Timeline of DC Voting Rights

1802 Power to elect city council.
1848 Power to elect other city officials.
1871 Power to elect non-voting representative in the U.S. House.
1874 Power to elect non-voting representative is revoked.
1878 Power to elect a mayor and council is revoked.
1961 23rd Amendment is ratified, allowing DC voters to vote in presidential elections.
1967 Power to elect mayor and city council is reinstated.
1971 Power to elect non-voting representative is reinstated.

Recent History

There have been several attempts to extend congressional representation to Washington, DC residents. In 1978, Congress passed the DC Voting Rights Amendment, which would have treated the District of Columbia as if it were a state. The amendment was not ratified, and expired in 1985. In 1992, the U.S. House of Representatives voted to extend full statehood to the District of Columbia, but this measure died in the Senate.

Argument for DC Voting Rights: Taxation Without Representation

Unlike members of other non-voting U.S. territories, residents of the District of Columbia pay U.S. taxes just like residents of other states. Because they are not granted representation in Congress, where decisions regarding these taxes are made, they are quite literally subject to taxation without representation--taxation without representation being one of the primary reasons for the American Revolution.

Critics charge that DC is too small to warrant congressional representation, but the District of Columbia, which is denied voting congressional representation, has a population of +/-580,000. Wyoming, which is represented in Congress by a voting U.S. House member and two voting U.S. senators, has a population of +/-515,000.

Argument Against DC Voting Rights: Constitutional Authority

Under Article I of the Constitution, only states are given the power to select representatives and senators. This ensures a stable democratic process. If Congress attempts to claim new power to determine who can and cannot vote, then voters will be enfranchised and disenfranchised every time Congress changes hands.

Nondiscriminatory Intent, Racist Consequences

If the District of Columbia were a state, it would be the only state with a non-white majority--62% African-American. Given our history, is it really a coincidence that DC is the only region in the United States where one is forced to pay taxes without having a vote in Congress?

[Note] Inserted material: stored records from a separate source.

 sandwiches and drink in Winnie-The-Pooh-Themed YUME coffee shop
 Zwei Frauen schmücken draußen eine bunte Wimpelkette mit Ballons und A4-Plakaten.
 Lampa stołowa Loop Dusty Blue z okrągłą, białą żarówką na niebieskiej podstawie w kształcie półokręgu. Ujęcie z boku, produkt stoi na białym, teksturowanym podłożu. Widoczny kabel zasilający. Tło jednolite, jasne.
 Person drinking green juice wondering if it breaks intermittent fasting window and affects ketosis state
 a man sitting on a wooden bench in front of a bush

Critics say yes, pointing to the fact that when the District was predominantly white, it had substantially less power than it has today. DC was only allowed to participate in presidential elections in 1961, to elect its own mayor and City Council in 1967, and to select non-voting House representation in 1971.

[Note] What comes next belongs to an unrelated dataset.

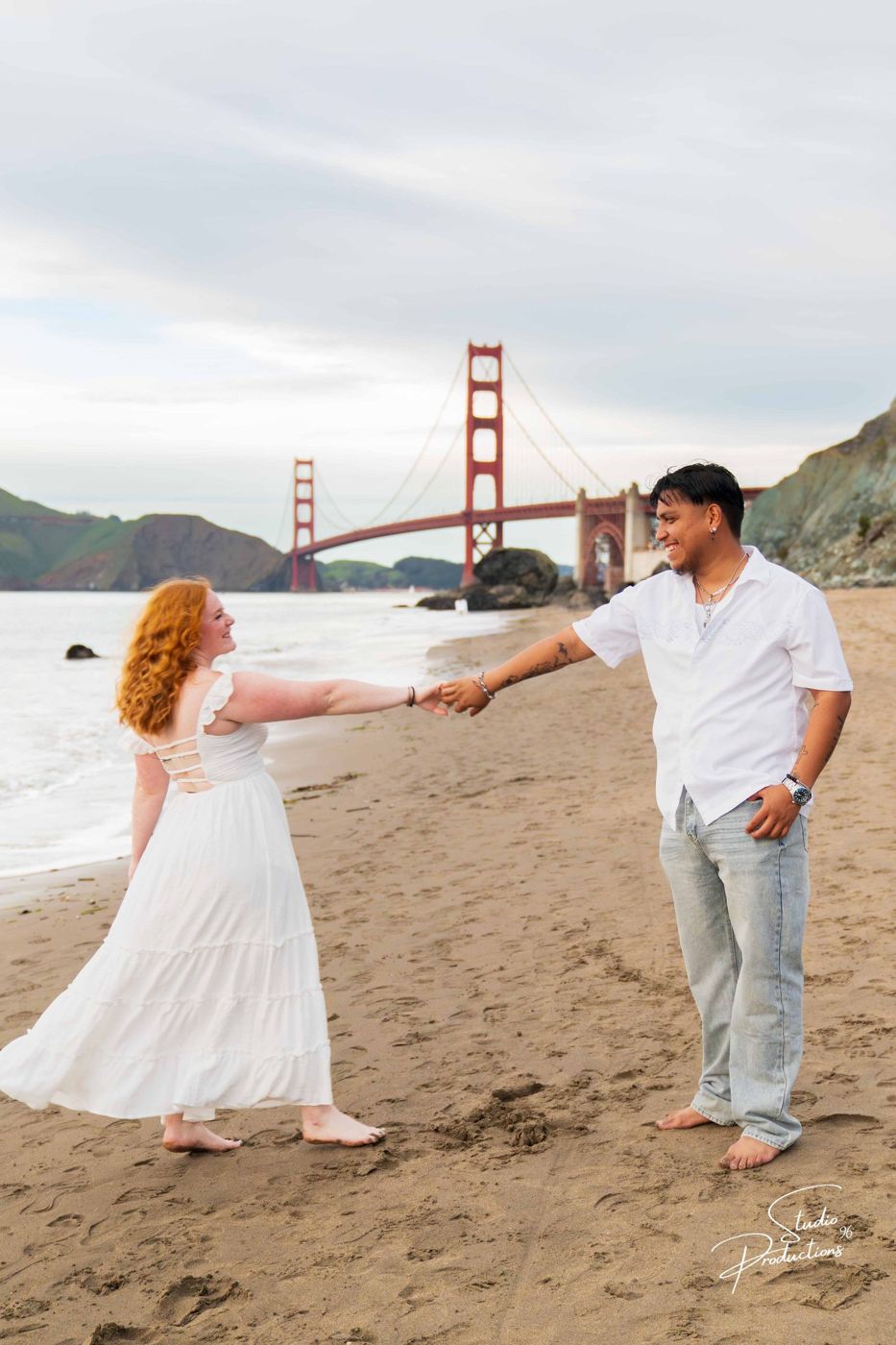Candid laughing moment walking along the sand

Party Affiliation and Political Motives

What Democrats Say: Efforts to extend voting rights to DC have consistently been defeated by Republican legislators. DC voters tend to vote overwhelmingly Democratic in presidential elections, and have consistently selected Democrats when choosing their non-voting House delegate. Is the Republican objection to DC voting rights a simple matter of not wanting one more Democratic vote in the House?

What Republicans Say: Sure, Republicans benefit from the fact that DC residents can't vote for congressional representatives--but Democrats would gain an additional seat in the House under the current proposal. Is the DC voting rights movement ultimately about increasing the power of the Democratic Party?

Tom's Take

Opponents to DC voting rights are correct when they say that the Constitution limits congressional representation to states. In order for the District of Columbia to secure voting representation in Congress, proponents must either make DC a state or amend the Constitution.

That said, the current system of DC voter disenfranchisement is unacceptable and has distressing racial implications. Regardless of the motives of DC voting rights opponents, the effect of the policy is to disenfranchise hundreds of thousands of voters while still forcing them to pay taxes.

Republican legislators need to look beyond political considerations and support DC voting rights, even if this means one more Democratic vote in the House.